■ **Provided entries**
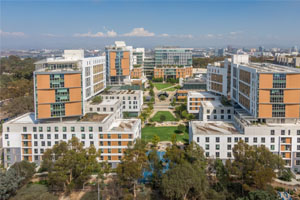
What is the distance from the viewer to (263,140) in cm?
2994

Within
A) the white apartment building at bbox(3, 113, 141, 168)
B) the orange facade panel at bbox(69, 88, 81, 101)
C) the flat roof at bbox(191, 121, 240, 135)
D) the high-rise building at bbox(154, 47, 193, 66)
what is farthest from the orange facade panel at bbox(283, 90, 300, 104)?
Result: the high-rise building at bbox(154, 47, 193, 66)

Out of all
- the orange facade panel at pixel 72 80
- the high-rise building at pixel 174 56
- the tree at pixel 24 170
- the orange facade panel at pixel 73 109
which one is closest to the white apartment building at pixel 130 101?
the orange facade panel at pixel 73 109

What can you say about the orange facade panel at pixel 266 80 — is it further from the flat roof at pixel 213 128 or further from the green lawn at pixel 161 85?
the green lawn at pixel 161 85

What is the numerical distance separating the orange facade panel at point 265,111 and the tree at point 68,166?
60.3ft

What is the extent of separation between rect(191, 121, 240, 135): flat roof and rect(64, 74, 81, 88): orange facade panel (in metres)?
14.7

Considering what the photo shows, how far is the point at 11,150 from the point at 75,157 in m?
11.4

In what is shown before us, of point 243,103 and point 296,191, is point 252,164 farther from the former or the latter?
point 243,103

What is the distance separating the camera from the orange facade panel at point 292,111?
102ft

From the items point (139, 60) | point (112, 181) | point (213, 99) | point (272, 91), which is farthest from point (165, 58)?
point (112, 181)

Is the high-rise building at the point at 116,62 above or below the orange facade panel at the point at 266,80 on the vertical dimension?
above

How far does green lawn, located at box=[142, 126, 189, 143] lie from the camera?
1615 inches

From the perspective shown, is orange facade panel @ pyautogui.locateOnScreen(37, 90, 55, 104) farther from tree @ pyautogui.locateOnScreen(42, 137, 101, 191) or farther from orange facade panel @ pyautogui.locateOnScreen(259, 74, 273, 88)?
orange facade panel @ pyautogui.locateOnScreen(259, 74, 273, 88)

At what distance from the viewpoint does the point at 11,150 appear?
3191 cm

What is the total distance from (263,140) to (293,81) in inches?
284
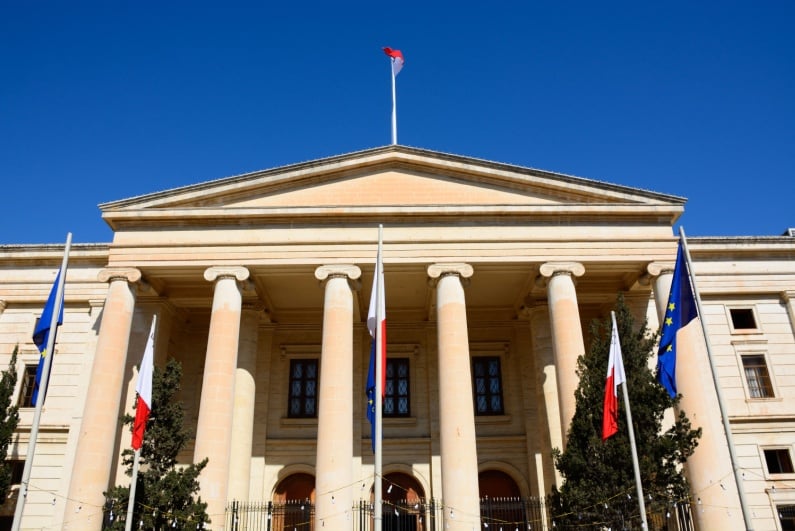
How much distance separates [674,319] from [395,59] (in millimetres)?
17894

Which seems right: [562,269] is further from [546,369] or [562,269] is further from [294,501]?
[294,501]

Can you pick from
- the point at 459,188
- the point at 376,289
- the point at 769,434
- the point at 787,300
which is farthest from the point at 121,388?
the point at 787,300

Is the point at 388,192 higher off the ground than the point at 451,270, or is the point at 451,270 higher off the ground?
the point at 388,192

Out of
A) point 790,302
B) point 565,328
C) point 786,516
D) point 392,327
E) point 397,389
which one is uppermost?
point 392,327

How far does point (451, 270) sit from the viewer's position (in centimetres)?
2442

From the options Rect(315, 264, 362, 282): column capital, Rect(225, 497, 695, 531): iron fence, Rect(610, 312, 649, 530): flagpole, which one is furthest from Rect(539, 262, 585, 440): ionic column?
Rect(315, 264, 362, 282): column capital

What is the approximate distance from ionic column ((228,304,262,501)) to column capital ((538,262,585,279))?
12.0 m

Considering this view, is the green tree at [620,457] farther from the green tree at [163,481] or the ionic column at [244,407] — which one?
the ionic column at [244,407]

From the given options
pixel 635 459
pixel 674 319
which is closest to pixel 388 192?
pixel 674 319

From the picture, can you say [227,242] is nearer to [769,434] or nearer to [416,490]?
[416,490]

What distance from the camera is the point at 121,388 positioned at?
77.0 feet

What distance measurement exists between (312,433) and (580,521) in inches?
548

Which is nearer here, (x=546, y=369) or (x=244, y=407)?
(x=546, y=369)

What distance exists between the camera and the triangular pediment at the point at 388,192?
82.0 feet
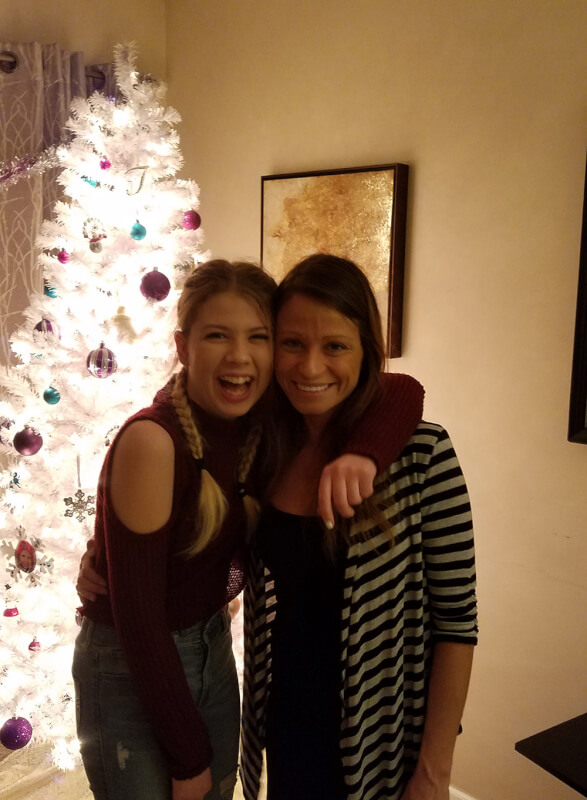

■ **What is expected**
Could you write out every line again, starting at the one that contains "What distance measurement" and continuing through the end of the records, with the requests included and each number in the answers (the distances and the coordinates) shifted by -55? Leave the numbers in the requests unchanged, and omit the pictures.

■ **Full solution**
What distance measurement exists between (312,433) and (580,521) in inches?
493

Which is nearer here, (x=546, y=369) or (x=244, y=407)?
(x=491, y=314)

What distance exists between the camera and the triangular pediment at the point at 388,192?
27.0 feet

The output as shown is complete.